Ce site sert d'interface avec celui des bibliothèques patrimoniales de la Ville de Paris. Grâce à un plan quadrillé, il permet de localiser et visualiser aisément les scans haute résolution de milliers de photos amateurs prises en 1970 à l'occasion du concours "C'était Paris en 1970", organisé par la Ville de Paris, la FNAC et France Inter.
C'est absolument fabuleux : près de quatre décennies avant Google Street View, nous pouvons ainsi voir ce qu'était la capitale dans chacun de ses arrondissements, et dans quasiment chacune de ses rues.
Petits commerces en sursis, façades encore noires de suie, taudis, îlots insalubres déjà murés et bientôt démolis (par exemple la rue Vilin, à Belleville), usines, entrepôts et installations industrielles (les gazomètres de la rue de l'Évangile, dans le 18e)... Et puis de-ci de là, des affiches et inscriptions politiques : centenaire de la naissance de Lénine (affiches – lacérées – de la Ligue communiste à la sortie du métro Lamarck, affiches du PCF pour un gala à la Mutualité), Vietnam-Laos-Cambodge, interpellation des habitants du 20e arrondissement au sujet des transports RATP... Mais également affiches gaullistes ou d'extrême droite (UNI, Ordre Nouveau, Mouvement Jeune Révolution).
Il faudrait que je prenne le temps de repérer toutes les photos où l'on voit des traces de l'activité de l'extrême gauche d'alors (LC, LO, maoïstes, anarchistes) : il y en a pas mal.
Présentation du contenu
Le fonds du concours de photographie amateur C'était Paris en 1970 est composé de documentation sur l'organisation du concours, sur l'exposition des lauréats et sur l'entrée du fonds, ainsi que d'environ 100 000 épreuves noir et blanc et diapositives couleur.
Il comprend 342 boîtes et 3 classeurs.
Biographie ou histoire
En 1969, Claude Gourbeyre, maire du 20e arrondissement, rencontre Henry de Surirey de Saint-Remy, directeur de la Bibliothèque historique. Face aux transformations en cours dans son arrondissement, l'élu parisien s'inquiète qu'aucune documentation ne vienne conserver la mémoire de cette partie de la capitale. Henri de Saint-Remy, quant à lui, regrette que la Bibliothèque historique n'ait pas les moyens de réunir, pour le Paris contemporain, une documentation photographique aussi riche que celle qu'elle conserve déjà sur le Paris du dernier quart du XIXe siècle au début du XXe siècle.
Claude Gourbeyre se tourne alors vers André Essel, PDG de la Fnac, pour organiser un concours de photo amateur dans le 20e arrondissement.

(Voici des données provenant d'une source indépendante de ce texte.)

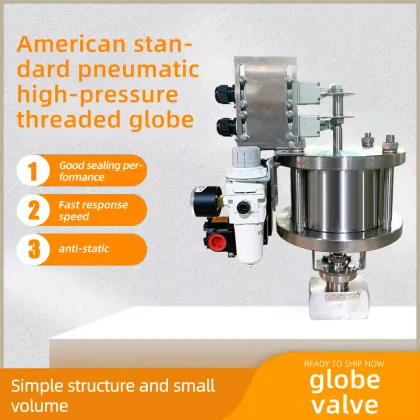 American standard pneumatic high-pressure threaded globe

1 Good sealing performance

2 Fast response speed

3 anti-static

Simple structure and small volume

READY TO SHIP NOW

globe valve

La Fnac propose d'élargir le projet à toute la capitale, afin de constituer des archives photographiques aussi complètes que possible d'une ville où se multiplient les projets d'urbanisation de grande ampleur. Le Conseil de Paris, la Préfecture de Paris et la Préfecture de Police rejoignent le comité de parrainage, tout comme l'ORTF.

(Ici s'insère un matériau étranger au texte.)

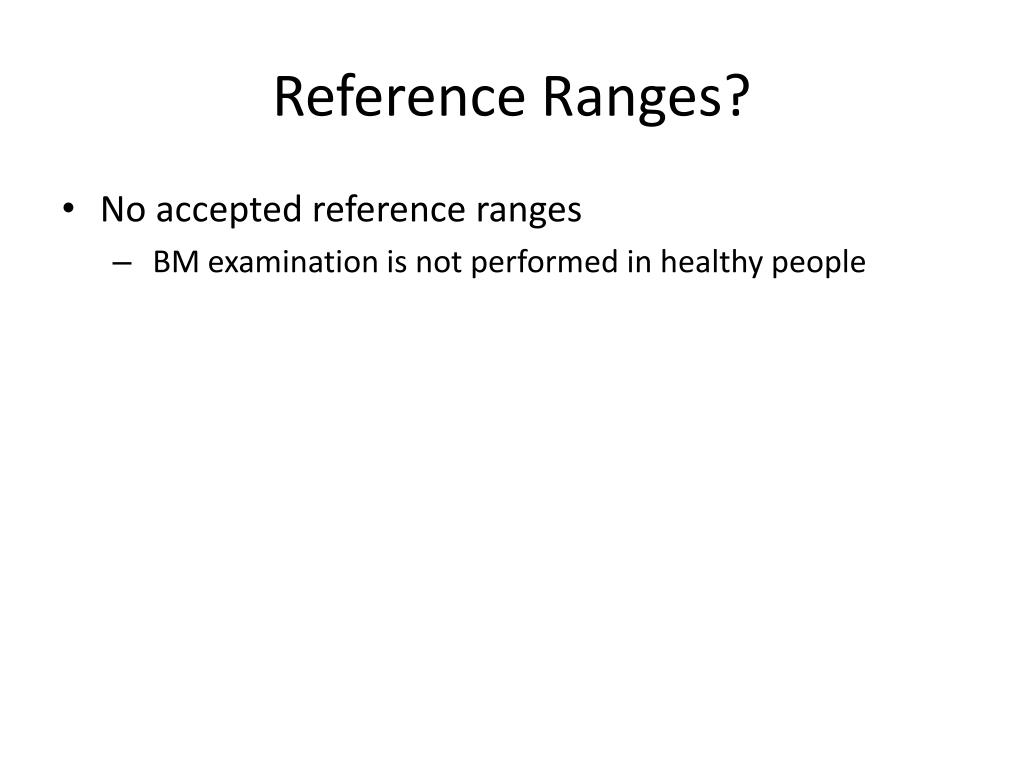 Reference Ranges?

• No accepted reference ranges
– BM examination is not performed in healthy people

15 000 candidats s'inscrivent et 2 800 d'entre eux remettent un dossier complet. En tout, plus de 100 000 photographies de Paris sont collectées. 2 700 photographies sont sélectionnées et exposées au rez-de-chaussée du Pavillon 8 des Halles. L'exposition accueille 70 000 visiteurs du 15 octobre au 15 novembre 1970, malgré un boycott de la presse.